Your tasks:
1. In the music player forum thread, which player does Schonen name for video?
2. Extend the music player forum thread beyond its final post.

Supplied passage Block Start

MusicBee - I love it, after trying many players I could not get on with any of them until I found this wonderful gem.
  
 Many themes... Great sound... Customizable as you want - although I love it in the standard format.
  
 It's amazing - for me at least! WASAPI and AISO if you wish... And Android remote support which is just awesome .


----------



## Thunderbolt

Ive always been a winamp user, but would like to try something new with wasapi exclusive mode. the thing is I want a really compact player like winamp. something that just covers a small part of the screen and has a simple playlist with just interpret - title & time and nothing like a windows which covers my entire screen, has a library with fancy pictures to show off etc. just something with a very basic GUI. which other player comes closest to this?


----------



## tattoou2

I'll have to give another vote for MediaMonkey.


----------



## Muinarc

thunderbolt said:


> Ive always been a winamp user, but would like to try something new with wasapi exclusive mode. the thing is I want a really compact player like winamp. something that just covers a small part of the screen and has a simple playlist with just interpret - title & time and nothing like a windows which covers my entire screen, has a library with fancy pictures to show off etc. just something with a very basic GUI. which other player comes closest to this?



 


Probably Foobar2000. Media Monkey has a "micro player" which is in between full window and minimized to tray if that's something you like, but Windows Media Player can also do this.


----------



## Thunderbolt

foobar is also this big window.


----------



## Schonen

Musicbee+foobar2k
  
 For video I like Daum Potplayer
  
 Weird name but very good.

Supplied passage Block End
Information supplied Block Start

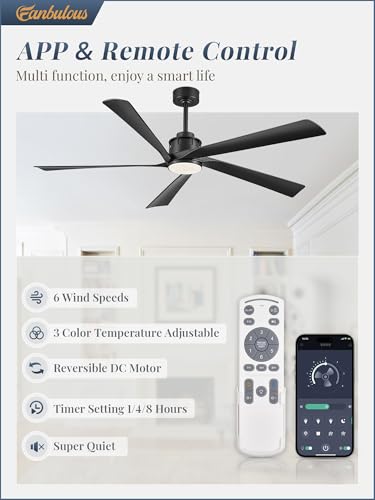 Fanbulous 64 Inch Ceiling Fans with Lights and Remote,Smart Ceiling Fan with APP Control,Reversible DC Motor,Dimmable,5 ABS Blades,Black Indoor/Outdoor Modern Low Profile Ceiling Fan with Light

Information supplied Block End

Responses:
1. Daum Potplayer.

2.
 http://en.wikipedia.org/wiki/PotPlayer


----------



## kurt bermuda

Foobar


----------



## ranhoubeiyin

i think so,there really shouldn't be any difference between any player, if there is it's filtering which you may or may not desire.thanks


----------



## Terja

thunderbolt said:


> Ive always been a winamp user, but would like to try something new with wasapi exclusive mode. the thing is I want a really compact player like winamp. something that just covers a small part of the screen and has a simple playlist with just interpret - title & time and nothing like a windows which covers my entire screen, has a library with fancy pictures to show off etc. just something with a very basic GUI. which other player comes closest to this?


 
  
 JRiver has all these options and more - at free to try for 30 days you can put it through its paces to see what it does. It's pay to play though after that but worth it in my view.


----------



## RonaldDumsfeld

foobar


----------



## hogger129

foobar2000


----------



## Ari33

terja said:


> It's pay to play though after that but worth it in my view.


 
  
 Unless you have one of these calender dateshift programs like 'time stopper' which allows an indefinite trial.. I _know a guy_ who does that, I keep telling him if you like the software, pay for it. His excuse is he can't afford it.. what a cheapskate freeloader!!


----------



## TheGame

terja said:


> JRiver has all these options and more - at free to try for 30 days you can put it through its paces to see what it does. It's pay to play though after that but worth it in my view.


 

 I like JRiver as well. A friend of mine here on Head-fi recommended that I try it out, and I fell in love with it. I was an avid iTunes user for many years, and while iTunes is ok, it doesn't play FLAC files, it wants to convert them to apple lossless. Besides that, there is a distinct difference to my ears for sound quality from JRiver compared to the other players I have tried. You can also set audio output mode to WASAPI exclusive, AISO etc. Foobar is great too and it is free.


----------



## neergan1216

I've auditioned maybe a hundred players.  For sound quality: SockPlayer. Also, it's free.


----------



## TheGame

I've never heard of SockPlayer, will have to look into it!


----------



## neergan1216

I monitor this CNET site weekly. You can find what players they have downloaded recently. There are many under-the-radar players out there. http://download.cnet.com/windows/media-players/?osNamesExact=Windows+7


----------



## StudioSound

JRiver gets my vote.


----------



## Hellenback

Tried J River when it was at version 16, compared it to Foobar and heard no difference using a mid-fi set-up (in this day and age) with approx $1500 invested in DAC -> AMP -> Cabling -> HD650s)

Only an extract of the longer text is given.